#### Sayfa
Uyuşmazlık konusu işleme dayanak gösterilen Kanun maddesi ile yönetim kurulu başkanlığını üst üste iki dönem yapanların, iki seçim dönemi geçmedikçe yönetim kurulu üyesi seçilmesi dahi engellenmektedir. Başvuruya konu edilen 3568 sayılı Kanun’un 22. maddesinin 1. fıkrası son hükmüne benzeyen yasal düzenlemeleri içeren 6964 sayılı Ziraat Odaları ve Ziraat Odaları Birliği Kanunu’nun 11. maddesinin 3. fıkrası ve 5174 sayılı Türkiye Odalar ve Borsalar Birliği ile Odalar ve Borsalar Kanunu’nun 40. maddesinin 3. fıkrası sırasıyla Anayasa Mahkemesi’nin 23.07.2014 günlü E:2013/150 K2014/132 ve 10.01.2013 günlü E:2012/128 K2013/7 sayılı kararlarıyla iptal edildiği, iptal edilen bu düzenlemelerde ortak olan düzenlemenin “Üst üste iki dönem meclis başkanlığı yapmış olanlar, aradan iki seçim dönemi geçmedikçe aynı göreve seçilemeyeceğini” hükmünü içerdiği, Mahkememizce başvuru konusu yapılan hükmün ise daha katı bir düzenleme ile “üst üste iki seçim döneminde iki defa Yönetim Kurulu başkanlığına seçilmiş olanlar, aradan iki seçim dönemi geçmedikçe Yönetim Kurulu üyeliğine seçilemeyeceği” şeklinde düzenlendiği görülmüştür. Bu kuralla seçme ve seçilme hakkı yönünden getirilen sınırlama, demokrasi anlayışı ile bağdaşmadığı gibi, Anayasal dayanaktan da yoksun bulunmaktadır. Anayasa’nın 135. maddesinin ilk fıkrasında, kamu kurumu niteliğindeki meslek kuruluşlarının organlarının, kanunda gösterilen usullere göre yargı gözetimi altında gizli oyla seçileceği öngörülerek, bu konuda yasa koyucuya düzenleme yetkisi verilmiş ise de bu yetki yalnız seçim usullerinin belirlenmesiyle sınırlıdır. Seçme ve seçilme hakkının kullanılmasına getirilen engellemelerin bu kapsamda olmadığı, demokratik hukuk devletinde üyelerin kendilerini temsil yetkisi vermek istedikleri kişileri özgür iradeleri ile seçmeleri gerektiği açıktır. Dolayısıyla yasa koyucunun, Anayasa’da sınırlama nedenleri gösterilmemiş demokratik hakların kullanılmasını engelleyecek düzenlemeler yapması olanaklı değildir.
########
#### Malzeme
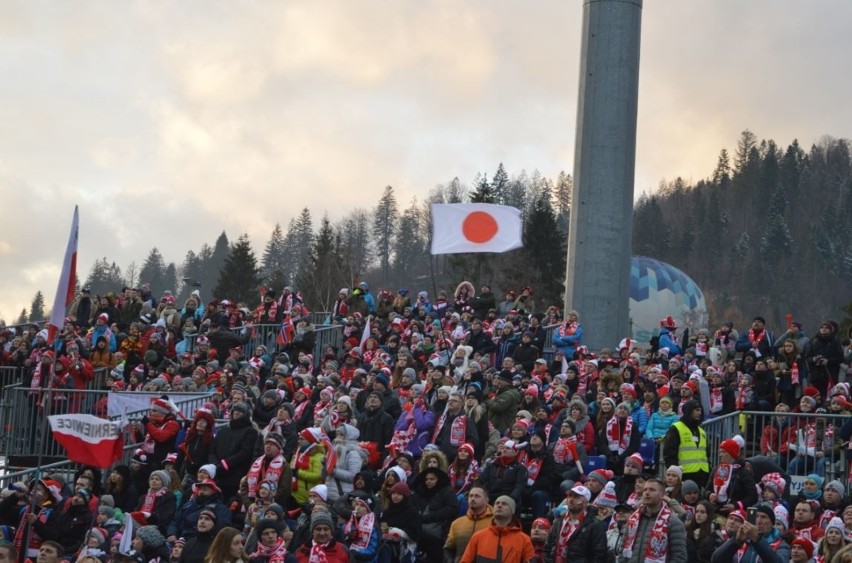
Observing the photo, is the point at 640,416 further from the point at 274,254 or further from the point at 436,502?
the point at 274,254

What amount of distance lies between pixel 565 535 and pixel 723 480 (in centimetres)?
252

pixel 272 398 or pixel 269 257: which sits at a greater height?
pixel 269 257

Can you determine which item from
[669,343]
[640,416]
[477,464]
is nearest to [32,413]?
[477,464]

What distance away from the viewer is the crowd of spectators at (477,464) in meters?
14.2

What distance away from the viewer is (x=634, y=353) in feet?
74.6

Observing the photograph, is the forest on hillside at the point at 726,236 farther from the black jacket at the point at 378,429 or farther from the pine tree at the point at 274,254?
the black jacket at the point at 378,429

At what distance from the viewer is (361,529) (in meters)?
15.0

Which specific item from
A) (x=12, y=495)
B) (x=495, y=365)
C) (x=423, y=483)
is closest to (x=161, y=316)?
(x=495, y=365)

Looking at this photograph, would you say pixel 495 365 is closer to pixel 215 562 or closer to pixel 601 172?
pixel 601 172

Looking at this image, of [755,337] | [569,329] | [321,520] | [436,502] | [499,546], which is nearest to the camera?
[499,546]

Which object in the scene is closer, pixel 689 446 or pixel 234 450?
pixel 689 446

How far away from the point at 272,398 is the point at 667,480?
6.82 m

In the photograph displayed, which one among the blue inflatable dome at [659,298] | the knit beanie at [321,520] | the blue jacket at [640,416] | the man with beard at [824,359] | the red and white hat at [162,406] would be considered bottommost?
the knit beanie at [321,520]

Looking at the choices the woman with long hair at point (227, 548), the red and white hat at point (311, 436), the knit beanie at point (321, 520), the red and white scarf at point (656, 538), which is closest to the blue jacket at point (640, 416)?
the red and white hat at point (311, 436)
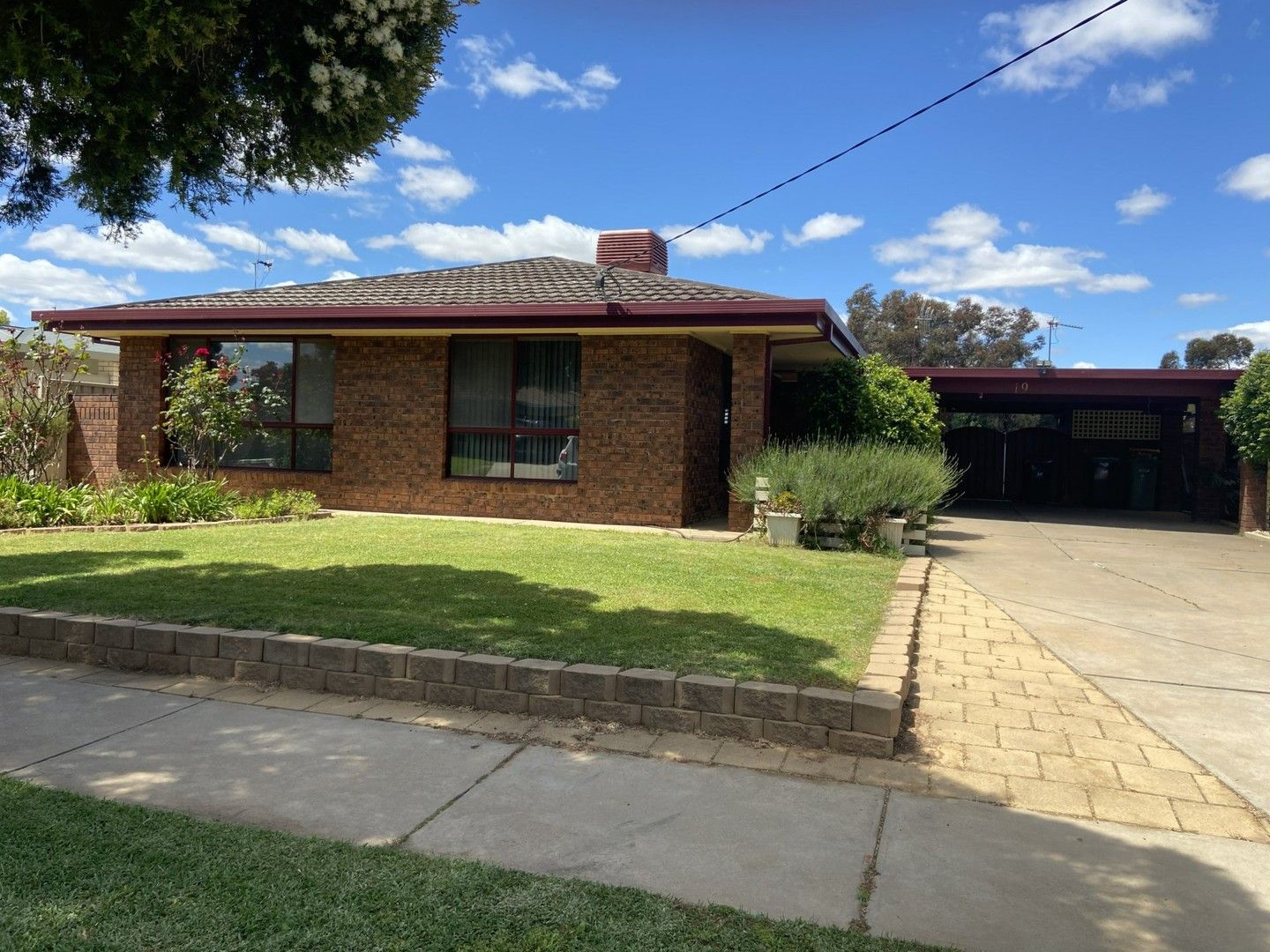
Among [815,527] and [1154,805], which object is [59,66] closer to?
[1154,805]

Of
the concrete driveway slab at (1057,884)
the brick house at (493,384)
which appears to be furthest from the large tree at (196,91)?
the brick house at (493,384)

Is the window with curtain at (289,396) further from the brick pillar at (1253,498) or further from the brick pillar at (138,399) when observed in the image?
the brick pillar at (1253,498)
########
#### Malzeme
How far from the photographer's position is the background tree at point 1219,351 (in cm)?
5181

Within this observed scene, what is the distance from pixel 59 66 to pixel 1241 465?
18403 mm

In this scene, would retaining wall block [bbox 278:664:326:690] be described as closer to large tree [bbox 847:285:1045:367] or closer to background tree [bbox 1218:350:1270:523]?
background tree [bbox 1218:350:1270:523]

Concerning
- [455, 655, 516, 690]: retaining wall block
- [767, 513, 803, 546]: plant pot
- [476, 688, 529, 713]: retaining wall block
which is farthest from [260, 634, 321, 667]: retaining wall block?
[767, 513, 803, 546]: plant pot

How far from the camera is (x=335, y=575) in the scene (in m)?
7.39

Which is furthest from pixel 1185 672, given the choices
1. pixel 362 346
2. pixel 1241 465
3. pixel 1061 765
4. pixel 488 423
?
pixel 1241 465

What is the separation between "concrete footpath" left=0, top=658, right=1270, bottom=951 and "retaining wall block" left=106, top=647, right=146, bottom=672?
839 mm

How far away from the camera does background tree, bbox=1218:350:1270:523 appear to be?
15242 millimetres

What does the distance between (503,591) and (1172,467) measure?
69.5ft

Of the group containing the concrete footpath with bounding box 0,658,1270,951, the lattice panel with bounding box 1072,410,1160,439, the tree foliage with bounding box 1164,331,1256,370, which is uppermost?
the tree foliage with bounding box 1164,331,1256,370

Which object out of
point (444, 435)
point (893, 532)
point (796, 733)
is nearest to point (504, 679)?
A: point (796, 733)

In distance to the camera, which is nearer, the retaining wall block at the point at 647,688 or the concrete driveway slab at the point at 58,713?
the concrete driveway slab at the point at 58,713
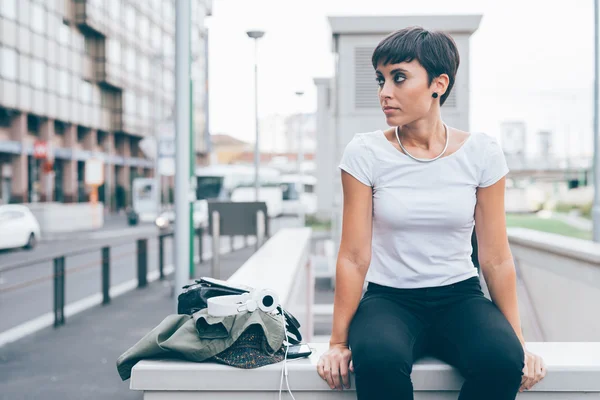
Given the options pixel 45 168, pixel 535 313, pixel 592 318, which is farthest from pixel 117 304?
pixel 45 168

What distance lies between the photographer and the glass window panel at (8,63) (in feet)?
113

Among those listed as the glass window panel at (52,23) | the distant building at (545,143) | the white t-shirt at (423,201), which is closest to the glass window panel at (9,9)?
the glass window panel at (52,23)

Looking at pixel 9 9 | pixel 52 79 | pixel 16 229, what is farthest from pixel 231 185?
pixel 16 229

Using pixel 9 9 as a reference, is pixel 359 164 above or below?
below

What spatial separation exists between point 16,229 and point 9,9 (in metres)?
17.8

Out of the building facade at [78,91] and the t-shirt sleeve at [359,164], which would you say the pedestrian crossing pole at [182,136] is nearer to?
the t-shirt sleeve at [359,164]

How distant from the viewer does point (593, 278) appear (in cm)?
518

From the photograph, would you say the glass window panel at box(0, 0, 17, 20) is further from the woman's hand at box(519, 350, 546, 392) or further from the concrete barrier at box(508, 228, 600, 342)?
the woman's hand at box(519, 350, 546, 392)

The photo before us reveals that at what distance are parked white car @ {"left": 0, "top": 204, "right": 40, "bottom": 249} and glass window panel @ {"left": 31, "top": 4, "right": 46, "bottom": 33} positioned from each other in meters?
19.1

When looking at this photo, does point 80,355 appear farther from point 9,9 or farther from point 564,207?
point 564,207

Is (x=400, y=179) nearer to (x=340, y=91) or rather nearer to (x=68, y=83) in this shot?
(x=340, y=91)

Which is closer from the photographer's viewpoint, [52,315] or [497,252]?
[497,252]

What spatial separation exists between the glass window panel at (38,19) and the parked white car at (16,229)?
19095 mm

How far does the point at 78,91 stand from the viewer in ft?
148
########
#### Malzeme
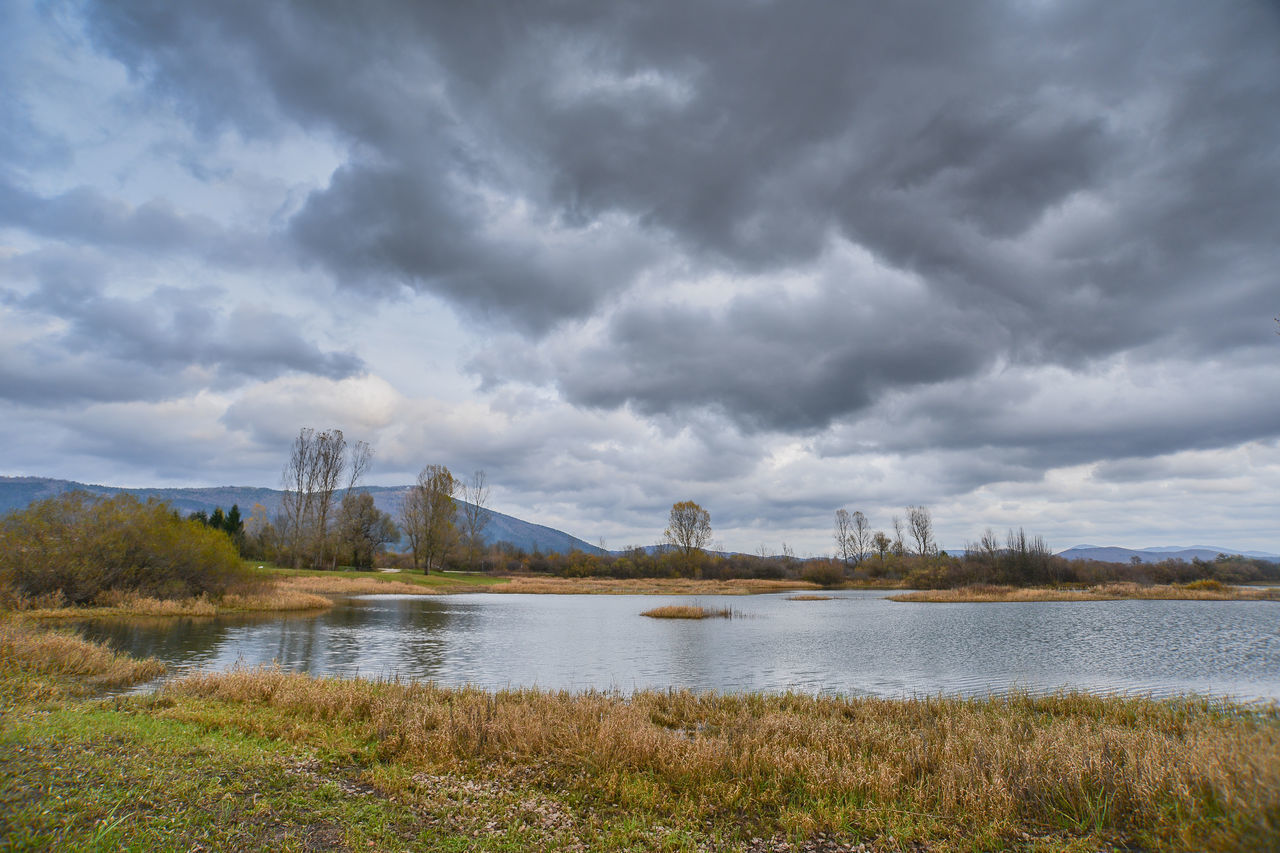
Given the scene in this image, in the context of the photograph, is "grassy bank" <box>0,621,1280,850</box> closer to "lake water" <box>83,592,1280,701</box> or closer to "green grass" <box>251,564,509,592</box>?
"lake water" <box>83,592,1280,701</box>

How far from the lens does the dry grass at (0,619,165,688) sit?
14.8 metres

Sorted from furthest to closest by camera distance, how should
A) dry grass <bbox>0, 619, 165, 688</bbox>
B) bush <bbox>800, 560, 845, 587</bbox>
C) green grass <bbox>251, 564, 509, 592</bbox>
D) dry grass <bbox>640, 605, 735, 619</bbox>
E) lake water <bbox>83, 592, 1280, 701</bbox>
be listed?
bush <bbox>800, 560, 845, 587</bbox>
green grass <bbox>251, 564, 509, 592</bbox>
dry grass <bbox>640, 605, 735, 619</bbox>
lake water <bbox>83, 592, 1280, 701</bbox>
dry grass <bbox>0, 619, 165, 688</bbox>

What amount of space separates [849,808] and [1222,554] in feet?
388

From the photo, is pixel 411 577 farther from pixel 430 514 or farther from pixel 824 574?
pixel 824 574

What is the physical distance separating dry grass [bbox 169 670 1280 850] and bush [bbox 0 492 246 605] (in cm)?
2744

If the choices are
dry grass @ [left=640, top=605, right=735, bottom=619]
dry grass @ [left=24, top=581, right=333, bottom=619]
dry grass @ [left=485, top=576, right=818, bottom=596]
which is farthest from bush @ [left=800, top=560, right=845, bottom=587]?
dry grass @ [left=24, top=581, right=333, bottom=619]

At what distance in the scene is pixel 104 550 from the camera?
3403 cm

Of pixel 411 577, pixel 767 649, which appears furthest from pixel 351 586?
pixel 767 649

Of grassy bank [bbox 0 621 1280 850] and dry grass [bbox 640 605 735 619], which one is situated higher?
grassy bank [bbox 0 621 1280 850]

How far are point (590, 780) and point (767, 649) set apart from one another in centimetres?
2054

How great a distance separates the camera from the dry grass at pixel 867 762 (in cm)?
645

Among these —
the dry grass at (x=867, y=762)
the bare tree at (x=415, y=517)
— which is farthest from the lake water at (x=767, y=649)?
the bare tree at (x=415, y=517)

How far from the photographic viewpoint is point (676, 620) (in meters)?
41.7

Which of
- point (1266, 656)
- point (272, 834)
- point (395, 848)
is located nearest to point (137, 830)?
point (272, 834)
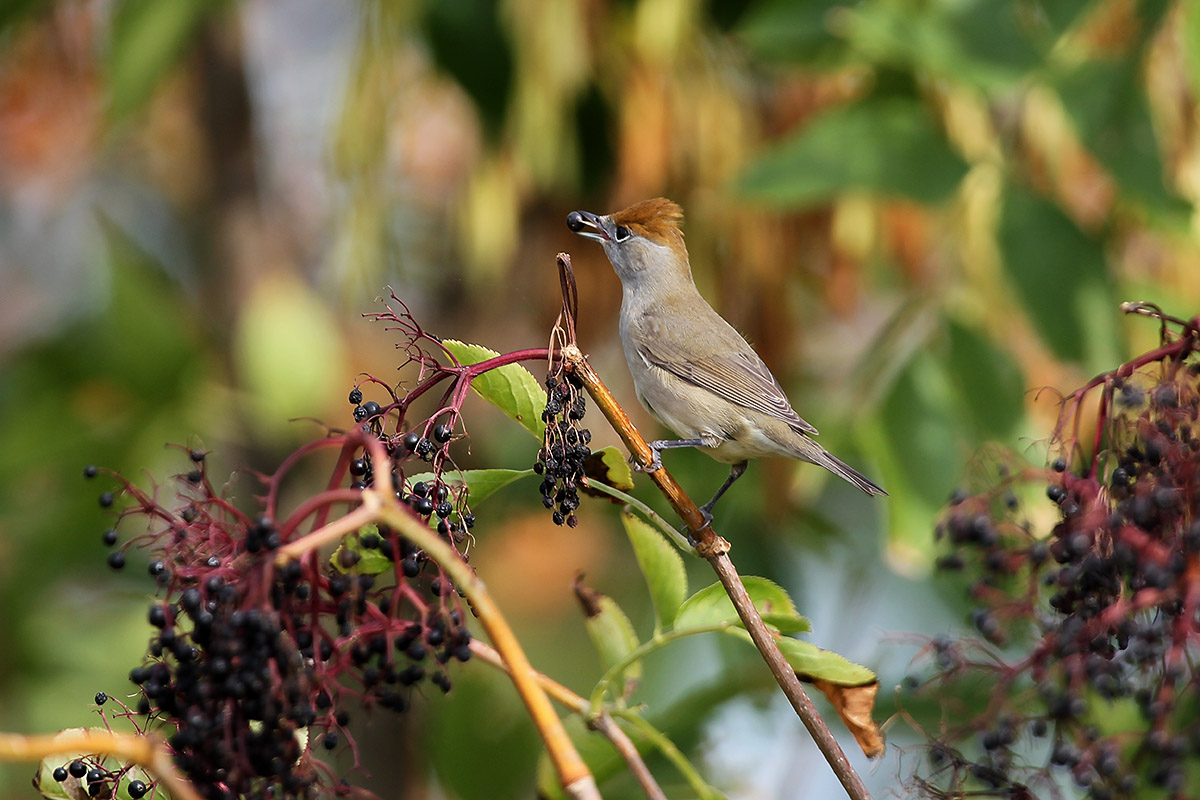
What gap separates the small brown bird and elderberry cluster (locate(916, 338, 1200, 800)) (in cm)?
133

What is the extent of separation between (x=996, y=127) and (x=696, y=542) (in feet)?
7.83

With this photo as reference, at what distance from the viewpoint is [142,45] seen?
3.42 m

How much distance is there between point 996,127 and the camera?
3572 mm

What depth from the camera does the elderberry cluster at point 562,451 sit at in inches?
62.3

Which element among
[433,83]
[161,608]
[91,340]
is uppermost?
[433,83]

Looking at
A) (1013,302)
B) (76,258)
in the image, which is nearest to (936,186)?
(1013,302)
########
### Yapılacaklar:
1/ Yönetim kurulu seçimlerine getirilen sınırlamayı ele alan sayfaya göre şu soruları yanıtlayın:
(a) Anayasa Mahkemesi, 6964 sayılı Kanun'un 11. maddesinin 3. fıkrasını hangi günlü ve sayılı kararla iptal etmiştir?
(b) Kamu kurumu niteliğindeki meslek kuruluşlarının organlarının gizli oyla seçileceği Anayasa'nın hangi maddesinin ilk fıkrasında öngörülmüştür?
(c) Bu konuda yasa koyucuya verilen düzenleme yetkisi neyle sınırlıdır?
2/ Yönetim kurulu seçimlerine getirilen sınırlamayı ele alan sayfayı, son cümlesinden sonra sürdürün.

### Görev yanıtları:
1/
(a) 23.07.2014 günlü, E:2013/150 K2014/132 sayılı kararla.
(b) 135. maddenin.
(c) Yalnız seçim usullerinin belirlenmesiyle.

2/
Nitekim yukarıda tarih ve sayısı belirtilen Anayasa Mahkemesi kararlarında;
“Anayasa’nın 135. maddesinde, kamu kurumu niteliğindeki meslek kuruluşları ve üst kuruluşlarının maddede belirtilen amaçlar doğrultusunda kanunla kurulan ve organları kendi üyeleri tarafından kanunda gösterilen usullere göre yargı gözetimi altında gizli oyla seçilen kamu tüzelkişileri olduğu belirtilmiştir. Tüzelkişilikleri olan bu tür meslek kuruluşlarının yönetsel vesayet ağırlığı, yönetim ve mali konularda denetim yoğunluğunu getirmekle birlikte, organlarını kendi üyeleri arasından kanunda belirlenen yöntemlere göre seçmeleri ilkesi benimsenmiştir. Böylece Anayasa, kamu kurumu niteliğindeki meslek kuruluşlarının yönetim ve işleyişlerinin demokratik hukuk devleti esaslarına uygun olması kuralını öngörmüş ve kurum içi demokratik yapıyı sağlamıştır. Demokratik düzenin en belirgin niteliği de seçimlerdir. Seçimlerin adaletli bir katılım ile serbest, eşit ve genel-oy ilkelerine dayalı olarak gerçekleşmesi gerekmektedir.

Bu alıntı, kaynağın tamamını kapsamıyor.